Yeah, I prefer Emerson and Thoreau, too.


The author and sonPersonally, I would say that I love liberty
more than any other value, and I don't give a damn if my neighbors
or the state disagree. I will be free, and I'm willing to help
others be free, if they want my assistance. Screw any laws to the
contrary. I don't think social psychologist Jonathan Haidt would be
surprised at my attitude. According to him,
that's what makes libertarians tick
. And that's what my wife
and I are trying to pass on to our son.


Slavery and the Mexican War are, thankfully, dead issues in this
country, but that doesn't mean there's any shortage of
objectionable restrictions and mandates laid upon us by law and the
government. Taxes, nanny-state restrictions, business regulations,
drug laws ... All beg for defiance. The Fugitive Slave Law may no
longer command Americans to do evil, but "safety" rules would have
physicians
and
mental health professionals snitch on their patients
. And
there's always another military adventure, someplace, on which
politicians want to expend other people's blood and money.

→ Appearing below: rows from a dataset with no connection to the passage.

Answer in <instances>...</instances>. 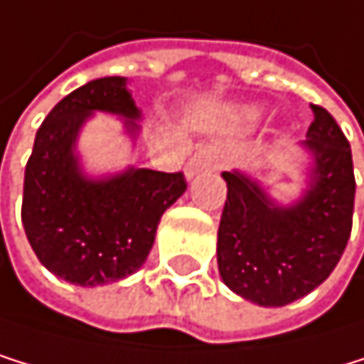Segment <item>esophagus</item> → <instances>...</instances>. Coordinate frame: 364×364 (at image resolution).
<instances>
[{
	"mask_svg": "<svg viewBox=\"0 0 364 364\" xmlns=\"http://www.w3.org/2000/svg\"><path fill=\"white\" fill-rule=\"evenodd\" d=\"M223 164H225V154L218 150V148L205 146V148H198L194 152V156L188 161L186 174L188 176H194L200 170H218V168H223Z\"/></svg>",
	"mask_w": 364,
	"mask_h": 364,
	"instance_id": "obj_1",
	"label": "esophagus"
}]
</instances>
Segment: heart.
<instances>
[{
    "mask_svg": "<svg viewBox=\"0 0 364 364\" xmlns=\"http://www.w3.org/2000/svg\"><path fill=\"white\" fill-rule=\"evenodd\" d=\"M228 117L238 128H254L263 117V108L261 106H236L228 112Z\"/></svg>",
    "mask_w": 364,
    "mask_h": 364,
    "instance_id": "obj_1",
    "label": "heart"
}]
</instances>
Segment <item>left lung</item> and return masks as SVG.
I'll return each instance as SVG.
<instances>
[{"label": "left lung", "mask_w": 364, "mask_h": 364, "mask_svg": "<svg viewBox=\"0 0 364 364\" xmlns=\"http://www.w3.org/2000/svg\"><path fill=\"white\" fill-rule=\"evenodd\" d=\"M311 110L301 141L309 166L294 203H279L245 170L221 174L228 200L218 225V274L234 294L261 307H283L316 289L351 234L356 181L349 141L325 108Z\"/></svg>", "instance_id": "obj_1"}]
</instances>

I sincerely hope that my son never has to run for his freedom in
defiance of evil laws, like John Price. I also hope, at least a
little, that he never has to beat the stuffing out of police
officers, as did the residents of Oberlin and Wellington, to defend
the freedom of another. But, if he does, I want him to do so
without reservations.


If all my son does is live his life a little freer than the law
allows, then we've done some good. A few regulations ignored and
some paperwork tossed in the garbage can make the world a much
easier place in which to live. Better yet, if he sits on a jury or
two and stubbornly refuses to find any reason why he should convict
some poor mark who was hauled in for owning a forbidden firearm or
for ingesting the wrong chemicals.
Jury nullification
isn't illegal (yet), but it helps others
escape punishment for doing things that are, but ought not be. No
harm, no foul is a good rule for a juror, no matter what lawmakers
say.


And, if he wants to go beyond that, and actively help people
defy the prohibitions and authoritarian outrages of the years to
come, he'll be cheered on by me, his mother, and perhaps even
(depending on your views on the matter) an approving audience of
spectral ancestors. Our family has
long experience with scoffing at the law
. Purveying the
forbidden or conveying the persecuted are honorable occupations,
whether done for profit or out of personal commitment.


As I think our son has already come to appreciate, making the
world freer is always right, especially when the law is wrong.